A New Kind of Attack Hiding in Plain Sight

What makes GlassWorm so dangerous is the collection of clever tricks it uses to spread and stay hidden. The attackers have found ways to make their infrastructure nearly impossible to shut down and to hide their malicious code from even a careful developer.

First, the worm uses the Solana blockchain to get its instructions. Instead of connecting to a normal web server—which could be easily identified and blocked—the malware checks a public blockchain for transactions linked to an attacker’s wallet. It then reads tiny, hidden messages left in the “memo field” of a transaction. This message tells the malware which secret server to contact next to download the main part of the attack.

If that fails, the worm has a backup plan: it checks a public Google Calendar event, where the attackers have hidden the very same secret server address in the event’s description.

Second, the attackers hide their code using “invisible” Unicode characters. As researcher Idan Dardikman explained, these are special characters that are part of the official Unicode standard but produce no visual output. When a developer opens a file to inspect the code, the malicious parts are literally invisible in the editor, making a manual check useless.

How the Worm Spreads and What It Steals

The attack has already been found in 14 different VS Code extensions. Thirteen of these were on the popular Open VSX Registry, and one was even found on the official Microsoft Extension Marketplace. Together, these poisoned extensions have been downloaded nearly 36,000 times, with the first wave of infections hitting on October 17, 2025.

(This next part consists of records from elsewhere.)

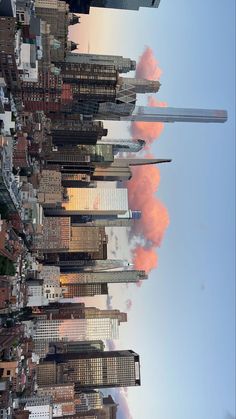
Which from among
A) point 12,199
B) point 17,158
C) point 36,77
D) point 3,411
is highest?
point 36,77

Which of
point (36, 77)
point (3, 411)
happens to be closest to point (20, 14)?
point (36, 77)

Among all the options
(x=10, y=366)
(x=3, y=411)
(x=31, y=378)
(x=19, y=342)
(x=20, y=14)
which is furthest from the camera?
(x=31, y=378)

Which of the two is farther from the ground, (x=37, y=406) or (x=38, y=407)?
(x=37, y=406)

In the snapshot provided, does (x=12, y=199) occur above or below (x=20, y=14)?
below

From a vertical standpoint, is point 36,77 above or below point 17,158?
above

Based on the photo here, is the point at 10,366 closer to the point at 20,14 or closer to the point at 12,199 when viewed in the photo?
the point at 12,199

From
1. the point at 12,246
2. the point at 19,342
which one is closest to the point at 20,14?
the point at 12,246

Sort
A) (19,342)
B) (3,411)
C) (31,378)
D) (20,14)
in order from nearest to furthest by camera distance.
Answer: (3,411) → (20,14) → (19,342) → (31,378)

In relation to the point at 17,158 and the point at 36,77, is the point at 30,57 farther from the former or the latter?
the point at 17,158

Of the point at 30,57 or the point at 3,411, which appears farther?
the point at 30,57
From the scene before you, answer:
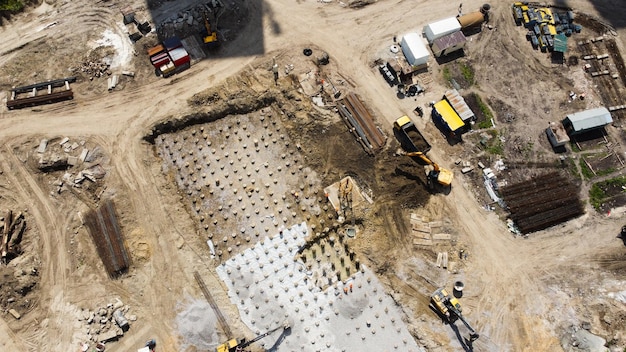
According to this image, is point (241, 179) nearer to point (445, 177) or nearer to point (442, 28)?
point (445, 177)

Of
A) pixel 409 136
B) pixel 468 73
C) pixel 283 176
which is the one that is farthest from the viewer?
pixel 468 73

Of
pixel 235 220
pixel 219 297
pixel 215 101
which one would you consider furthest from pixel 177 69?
pixel 219 297

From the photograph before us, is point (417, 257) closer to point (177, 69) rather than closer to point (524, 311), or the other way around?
point (524, 311)

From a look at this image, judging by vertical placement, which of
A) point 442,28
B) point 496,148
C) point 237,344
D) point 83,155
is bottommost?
point 496,148

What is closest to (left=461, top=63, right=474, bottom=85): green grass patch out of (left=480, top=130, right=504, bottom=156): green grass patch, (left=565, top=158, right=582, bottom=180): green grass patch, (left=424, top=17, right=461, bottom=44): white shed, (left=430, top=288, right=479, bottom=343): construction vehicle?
(left=424, top=17, right=461, bottom=44): white shed

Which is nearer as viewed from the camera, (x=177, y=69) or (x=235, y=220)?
(x=235, y=220)

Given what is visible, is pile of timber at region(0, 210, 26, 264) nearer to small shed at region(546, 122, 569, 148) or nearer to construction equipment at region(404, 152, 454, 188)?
construction equipment at region(404, 152, 454, 188)

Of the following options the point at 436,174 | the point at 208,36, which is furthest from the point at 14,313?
the point at 436,174
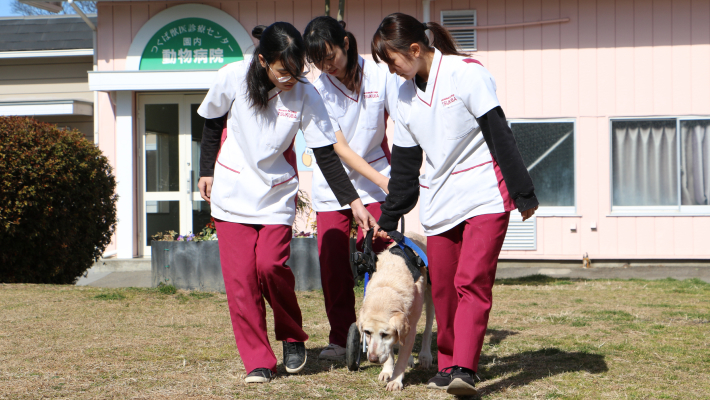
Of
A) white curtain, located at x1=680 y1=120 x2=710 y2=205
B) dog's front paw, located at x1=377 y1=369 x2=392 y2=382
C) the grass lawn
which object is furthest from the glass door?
dog's front paw, located at x1=377 y1=369 x2=392 y2=382

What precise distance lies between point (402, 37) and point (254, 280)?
1.59 metres

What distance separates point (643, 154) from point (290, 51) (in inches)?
369

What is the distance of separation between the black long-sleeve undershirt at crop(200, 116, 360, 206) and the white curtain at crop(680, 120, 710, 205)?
29.8 feet

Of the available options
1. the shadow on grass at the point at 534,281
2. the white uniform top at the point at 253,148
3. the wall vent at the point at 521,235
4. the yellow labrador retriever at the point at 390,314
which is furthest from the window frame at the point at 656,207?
the white uniform top at the point at 253,148

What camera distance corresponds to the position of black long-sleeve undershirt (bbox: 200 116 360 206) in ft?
13.3

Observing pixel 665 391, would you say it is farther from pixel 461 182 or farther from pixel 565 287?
pixel 565 287

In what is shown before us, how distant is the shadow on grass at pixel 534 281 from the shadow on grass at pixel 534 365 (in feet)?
14.8

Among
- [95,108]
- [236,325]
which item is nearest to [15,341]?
[236,325]

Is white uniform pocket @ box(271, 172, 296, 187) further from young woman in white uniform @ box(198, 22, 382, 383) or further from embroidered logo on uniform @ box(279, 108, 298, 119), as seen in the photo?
embroidered logo on uniform @ box(279, 108, 298, 119)

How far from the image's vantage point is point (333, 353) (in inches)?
177

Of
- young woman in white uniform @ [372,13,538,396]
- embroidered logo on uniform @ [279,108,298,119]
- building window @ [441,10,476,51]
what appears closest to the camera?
young woman in white uniform @ [372,13,538,396]

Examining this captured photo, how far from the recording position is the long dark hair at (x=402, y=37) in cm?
351

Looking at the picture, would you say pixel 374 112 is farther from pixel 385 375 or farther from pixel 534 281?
pixel 534 281

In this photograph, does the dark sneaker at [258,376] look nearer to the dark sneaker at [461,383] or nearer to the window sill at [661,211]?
the dark sneaker at [461,383]
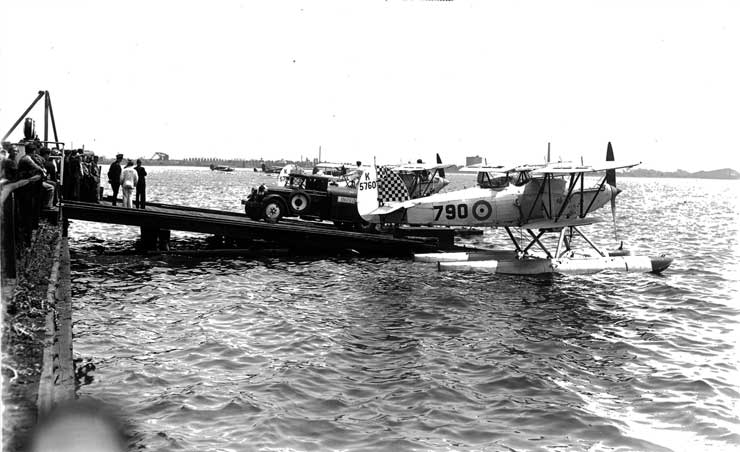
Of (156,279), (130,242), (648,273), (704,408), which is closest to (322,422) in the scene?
(704,408)

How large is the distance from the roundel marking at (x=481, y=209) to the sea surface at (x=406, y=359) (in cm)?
196

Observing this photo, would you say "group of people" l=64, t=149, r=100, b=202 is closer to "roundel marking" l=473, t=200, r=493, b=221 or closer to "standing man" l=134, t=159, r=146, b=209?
"standing man" l=134, t=159, r=146, b=209

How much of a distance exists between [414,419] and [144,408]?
3.29 metres

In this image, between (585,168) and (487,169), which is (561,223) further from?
(487,169)

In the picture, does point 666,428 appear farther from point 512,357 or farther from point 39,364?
point 39,364

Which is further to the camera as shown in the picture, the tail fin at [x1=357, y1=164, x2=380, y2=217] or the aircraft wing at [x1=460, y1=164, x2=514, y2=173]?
the tail fin at [x1=357, y1=164, x2=380, y2=217]

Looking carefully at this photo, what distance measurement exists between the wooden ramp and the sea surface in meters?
1.59

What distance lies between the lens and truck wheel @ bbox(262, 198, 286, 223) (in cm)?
2170

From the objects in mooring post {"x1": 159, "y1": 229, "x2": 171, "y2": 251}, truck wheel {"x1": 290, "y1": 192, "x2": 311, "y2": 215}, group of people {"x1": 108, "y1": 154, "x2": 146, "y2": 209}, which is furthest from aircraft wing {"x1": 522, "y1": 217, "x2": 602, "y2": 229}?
group of people {"x1": 108, "y1": 154, "x2": 146, "y2": 209}

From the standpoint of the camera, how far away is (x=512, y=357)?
10.0 m

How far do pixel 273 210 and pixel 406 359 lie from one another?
13.1m

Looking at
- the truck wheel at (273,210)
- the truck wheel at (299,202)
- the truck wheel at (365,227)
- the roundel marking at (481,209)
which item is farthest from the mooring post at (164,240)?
the roundel marking at (481,209)

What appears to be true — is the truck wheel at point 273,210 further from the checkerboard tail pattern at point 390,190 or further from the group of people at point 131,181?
the checkerboard tail pattern at point 390,190

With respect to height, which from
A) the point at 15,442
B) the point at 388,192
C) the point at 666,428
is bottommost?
the point at 666,428
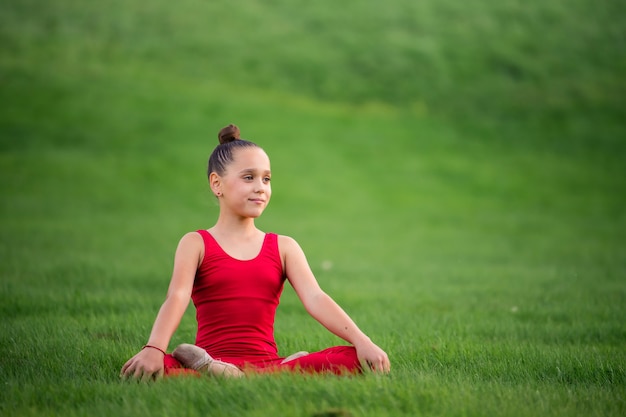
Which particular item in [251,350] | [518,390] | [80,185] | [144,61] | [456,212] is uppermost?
[144,61]

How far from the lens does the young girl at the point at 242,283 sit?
166 inches

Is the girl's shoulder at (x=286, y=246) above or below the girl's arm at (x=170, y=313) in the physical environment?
above

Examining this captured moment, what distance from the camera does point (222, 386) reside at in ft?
12.5

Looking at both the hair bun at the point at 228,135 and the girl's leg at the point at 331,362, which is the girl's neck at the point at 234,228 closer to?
the hair bun at the point at 228,135

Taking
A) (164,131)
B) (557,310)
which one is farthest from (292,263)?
(164,131)

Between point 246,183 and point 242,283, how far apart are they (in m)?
0.59

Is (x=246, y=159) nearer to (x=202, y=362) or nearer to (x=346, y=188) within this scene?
(x=202, y=362)

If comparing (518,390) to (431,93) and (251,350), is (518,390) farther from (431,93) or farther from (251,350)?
(431,93)

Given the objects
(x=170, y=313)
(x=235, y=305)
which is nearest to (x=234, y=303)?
(x=235, y=305)

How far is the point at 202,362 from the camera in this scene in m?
4.08

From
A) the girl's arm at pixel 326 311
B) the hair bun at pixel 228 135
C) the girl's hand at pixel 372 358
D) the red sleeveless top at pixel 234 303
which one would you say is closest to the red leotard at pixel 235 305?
the red sleeveless top at pixel 234 303

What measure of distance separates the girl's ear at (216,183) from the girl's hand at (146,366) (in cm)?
105

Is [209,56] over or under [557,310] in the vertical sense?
over

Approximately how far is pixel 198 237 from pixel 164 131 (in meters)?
26.0
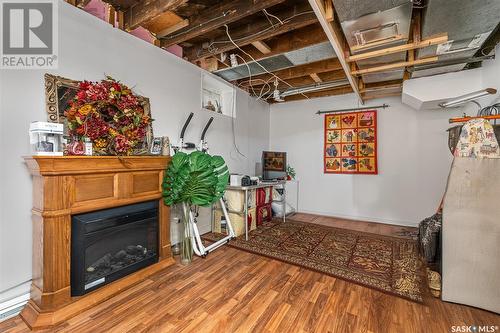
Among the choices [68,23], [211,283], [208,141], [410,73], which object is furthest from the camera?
[208,141]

The worm’s primary goal is to steal a developer’s keys to the kingdom. Once active, it hunts for credentials for npm, Open VSX, GitHub, and Git.

This is the “worm” part of the attack. After stealing these credentials, the attackers immediately use them to hijack other packages and extensions that the developer maintains, injecting the GlassWorm virus into them. This automatically pushes the malicious code to all the users of those newly infected extensions, allowing the worm to spread exponentially without any further action from the attackers.

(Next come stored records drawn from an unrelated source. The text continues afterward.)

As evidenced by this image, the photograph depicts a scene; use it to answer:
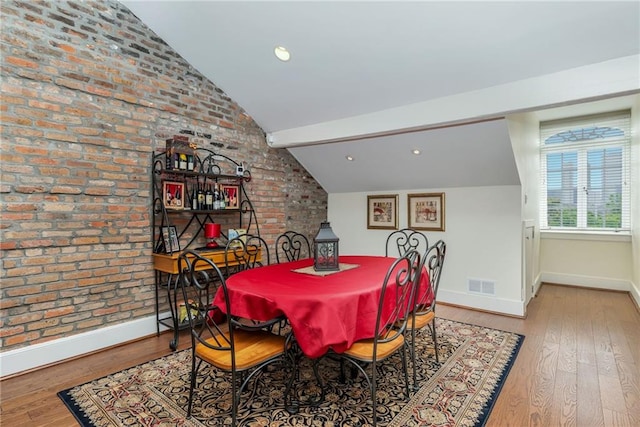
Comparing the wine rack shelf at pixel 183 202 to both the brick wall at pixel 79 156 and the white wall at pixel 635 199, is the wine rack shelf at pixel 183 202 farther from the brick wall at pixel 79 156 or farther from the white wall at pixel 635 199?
the white wall at pixel 635 199

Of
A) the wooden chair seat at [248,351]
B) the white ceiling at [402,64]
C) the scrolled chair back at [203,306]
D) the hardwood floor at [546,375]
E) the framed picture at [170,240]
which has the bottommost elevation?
the hardwood floor at [546,375]

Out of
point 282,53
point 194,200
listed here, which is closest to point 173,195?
point 194,200

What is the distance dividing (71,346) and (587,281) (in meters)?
6.40

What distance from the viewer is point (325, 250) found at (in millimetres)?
2555

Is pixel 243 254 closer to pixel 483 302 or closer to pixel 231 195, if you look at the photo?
pixel 231 195

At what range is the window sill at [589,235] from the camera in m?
4.83

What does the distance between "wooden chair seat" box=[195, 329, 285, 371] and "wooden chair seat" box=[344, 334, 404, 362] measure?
0.41 m

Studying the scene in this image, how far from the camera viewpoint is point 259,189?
436 centimetres

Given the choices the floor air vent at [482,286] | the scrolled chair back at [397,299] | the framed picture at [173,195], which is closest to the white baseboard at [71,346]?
the framed picture at [173,195]

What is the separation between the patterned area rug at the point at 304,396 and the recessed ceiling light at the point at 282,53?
2590mm

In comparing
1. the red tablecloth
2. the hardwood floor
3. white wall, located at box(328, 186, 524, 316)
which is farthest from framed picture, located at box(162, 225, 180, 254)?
white wall, located at box(328, 186, 524, 316)

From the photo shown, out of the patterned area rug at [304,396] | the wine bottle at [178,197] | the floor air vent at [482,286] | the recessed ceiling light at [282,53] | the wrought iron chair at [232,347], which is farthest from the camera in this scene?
the floor air vent at [482,286]

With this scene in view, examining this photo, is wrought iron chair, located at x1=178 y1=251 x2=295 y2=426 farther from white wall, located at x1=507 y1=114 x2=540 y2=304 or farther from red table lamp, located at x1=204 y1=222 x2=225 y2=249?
white wall, located at x1=507 y1=114 x2=540 y2=304

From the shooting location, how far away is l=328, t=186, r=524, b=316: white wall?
12.7ft
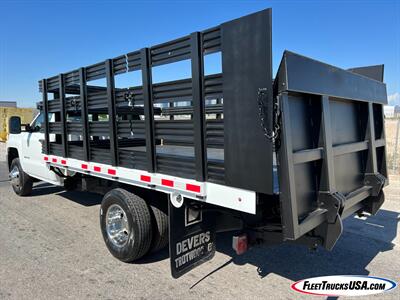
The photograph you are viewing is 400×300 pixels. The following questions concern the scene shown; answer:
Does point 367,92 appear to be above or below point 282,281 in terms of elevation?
above

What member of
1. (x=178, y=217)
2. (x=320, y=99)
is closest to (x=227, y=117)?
(x=320, y=99)

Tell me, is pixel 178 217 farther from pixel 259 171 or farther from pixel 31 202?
pixel 31 202

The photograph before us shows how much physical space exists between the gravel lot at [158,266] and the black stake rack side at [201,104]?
3.85ft

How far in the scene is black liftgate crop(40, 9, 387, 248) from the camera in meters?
2.34

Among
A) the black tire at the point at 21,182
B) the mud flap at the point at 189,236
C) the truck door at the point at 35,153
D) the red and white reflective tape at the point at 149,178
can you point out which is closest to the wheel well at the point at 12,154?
the black tire at the point at 21,182

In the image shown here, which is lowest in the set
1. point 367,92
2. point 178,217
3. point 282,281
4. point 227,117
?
point 282,281

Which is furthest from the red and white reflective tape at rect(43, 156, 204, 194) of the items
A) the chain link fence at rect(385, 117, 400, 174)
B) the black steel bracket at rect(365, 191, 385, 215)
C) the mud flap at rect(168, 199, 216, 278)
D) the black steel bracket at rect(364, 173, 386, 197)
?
the chain link fence at rect(385, 117, 400, 174)

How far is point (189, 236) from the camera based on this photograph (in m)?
3.11

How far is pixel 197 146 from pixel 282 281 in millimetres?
→ 1751

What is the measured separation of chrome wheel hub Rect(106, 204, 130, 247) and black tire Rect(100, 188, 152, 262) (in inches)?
3.2

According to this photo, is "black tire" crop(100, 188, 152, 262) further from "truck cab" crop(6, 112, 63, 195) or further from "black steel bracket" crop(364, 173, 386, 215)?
"black steel bracket" crop(364, 173, 386, 215)

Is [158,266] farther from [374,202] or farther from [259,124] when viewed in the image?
[374,202]

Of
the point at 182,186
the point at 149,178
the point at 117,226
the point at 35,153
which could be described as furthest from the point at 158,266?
the point at 35,153

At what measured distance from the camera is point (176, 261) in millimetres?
2988
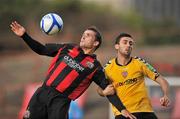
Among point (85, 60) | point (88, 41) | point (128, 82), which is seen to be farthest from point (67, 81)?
point (128, 82)

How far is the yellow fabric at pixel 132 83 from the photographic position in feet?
32.8

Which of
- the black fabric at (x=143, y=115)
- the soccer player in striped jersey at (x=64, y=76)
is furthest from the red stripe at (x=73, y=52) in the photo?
the black fabric at (x=143, y=115)

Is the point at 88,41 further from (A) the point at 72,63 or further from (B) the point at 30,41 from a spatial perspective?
(B) the point at 30,41

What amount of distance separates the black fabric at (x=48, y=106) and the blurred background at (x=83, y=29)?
13.9 m

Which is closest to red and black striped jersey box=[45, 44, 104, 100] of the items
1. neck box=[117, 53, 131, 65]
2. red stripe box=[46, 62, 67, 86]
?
red stripe box=[46, 62, 67, 86]

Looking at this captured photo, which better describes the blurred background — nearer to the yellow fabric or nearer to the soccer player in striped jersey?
the yellow fabric

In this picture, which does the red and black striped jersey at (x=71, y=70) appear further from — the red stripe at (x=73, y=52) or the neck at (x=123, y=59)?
the neck at (x=123, y=59)

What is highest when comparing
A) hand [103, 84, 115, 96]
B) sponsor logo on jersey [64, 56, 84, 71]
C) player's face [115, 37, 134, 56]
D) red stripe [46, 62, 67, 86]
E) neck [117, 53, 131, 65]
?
player's face [115, 37, 134, 56]

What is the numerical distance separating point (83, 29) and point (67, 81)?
31926 mm

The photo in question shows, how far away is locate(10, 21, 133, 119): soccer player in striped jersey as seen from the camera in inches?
369

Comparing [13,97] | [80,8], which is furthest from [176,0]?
[13,97]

But the attack doesn’t stop there. The payload it downloads is a powerful information stealer. It is programmed to find and drain 49 different types of cryptocurrency wallet extensions. It also secretly installs tools that give the attackers complete control over the infected machine.

These tools include a hidden remote-access server (HVNC), allowing the criminal to see and control the developer’s computer. It also installs a SOCKS proxy, which effectively turns the developer’s computer into a relay for the attacker, who can then use it to launch other crimes while hiding their own location.

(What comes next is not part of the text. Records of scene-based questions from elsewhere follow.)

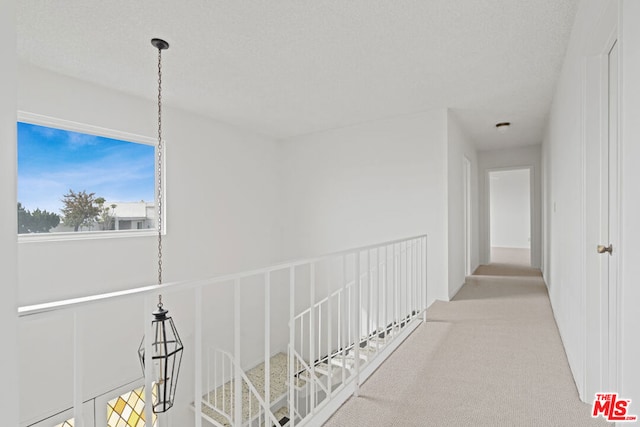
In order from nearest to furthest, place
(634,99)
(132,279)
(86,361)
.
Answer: (634,99), (86,361), (132,279)

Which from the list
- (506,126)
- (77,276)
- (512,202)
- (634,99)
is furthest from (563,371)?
(512,202)

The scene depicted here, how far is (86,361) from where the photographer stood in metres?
2.98

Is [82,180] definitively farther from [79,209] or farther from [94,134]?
[94,134]

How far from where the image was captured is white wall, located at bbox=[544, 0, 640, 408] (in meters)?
1.00

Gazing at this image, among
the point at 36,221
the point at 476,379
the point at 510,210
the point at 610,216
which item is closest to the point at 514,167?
the point at 510,210

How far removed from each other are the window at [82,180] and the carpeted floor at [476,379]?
2.91 meters

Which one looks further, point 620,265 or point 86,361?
point 86,361

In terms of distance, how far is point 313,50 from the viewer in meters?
2.54

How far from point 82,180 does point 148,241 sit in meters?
0.85

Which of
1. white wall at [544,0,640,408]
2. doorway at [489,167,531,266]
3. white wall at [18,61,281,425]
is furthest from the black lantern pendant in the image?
doorway at [489,167,531,266]

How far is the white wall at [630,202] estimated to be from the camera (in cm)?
98

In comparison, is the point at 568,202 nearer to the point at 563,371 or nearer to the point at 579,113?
the point at 579,113

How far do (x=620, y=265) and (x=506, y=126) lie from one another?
4.06 m

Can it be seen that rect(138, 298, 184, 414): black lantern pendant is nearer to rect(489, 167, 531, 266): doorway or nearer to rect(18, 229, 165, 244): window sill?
rect(18, 229, 165, 244): window sill
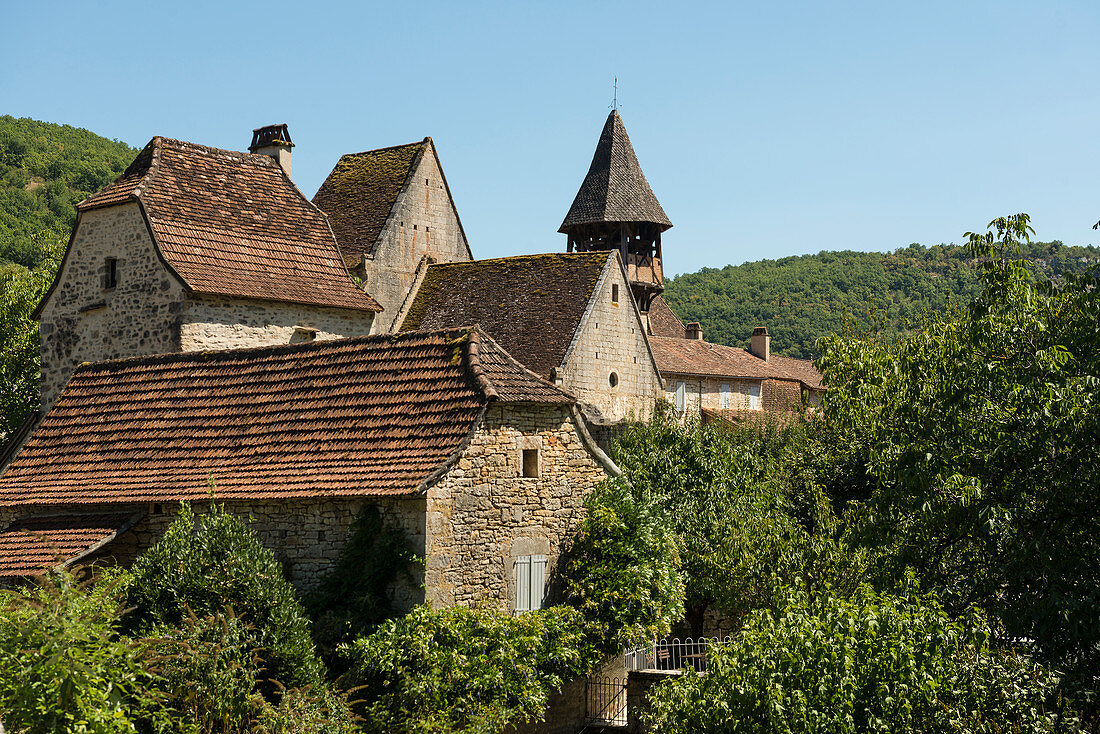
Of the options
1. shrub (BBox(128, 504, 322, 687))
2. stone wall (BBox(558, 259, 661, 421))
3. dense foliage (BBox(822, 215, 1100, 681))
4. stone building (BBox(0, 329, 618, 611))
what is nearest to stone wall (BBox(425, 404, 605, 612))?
stone building (BBox(0, 329, 618, 611))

A “Self-Sustaining” Threat to the Software World

The problem is made even worse by a standard feature of VS Code: automatic updates. Because extensions are set to auto-update by default, developers who had one of the 14 extensions installed likely received the malicious update automatically, without ever having to click a button or approve a download.

Security experts are warning that this represents a new and dangerous evolution in software supply chain attacks. “This isn’t a one-off supply chain attack,” Dardikman stated. “It’s a worm designed to spread through the developer ecosystem like wildfire.”

The attackers have figured out how to build malware that is “self-sustaining.” They are no longer just hacking individual projects one by one. They are building automated weapons that can spread on their own through the entire software development world. This shift to using decentralized, hard-to-block technologies like blockchain for controlling malware is a growing trend, one that makes these new attacks far more persistent and difficult to stop.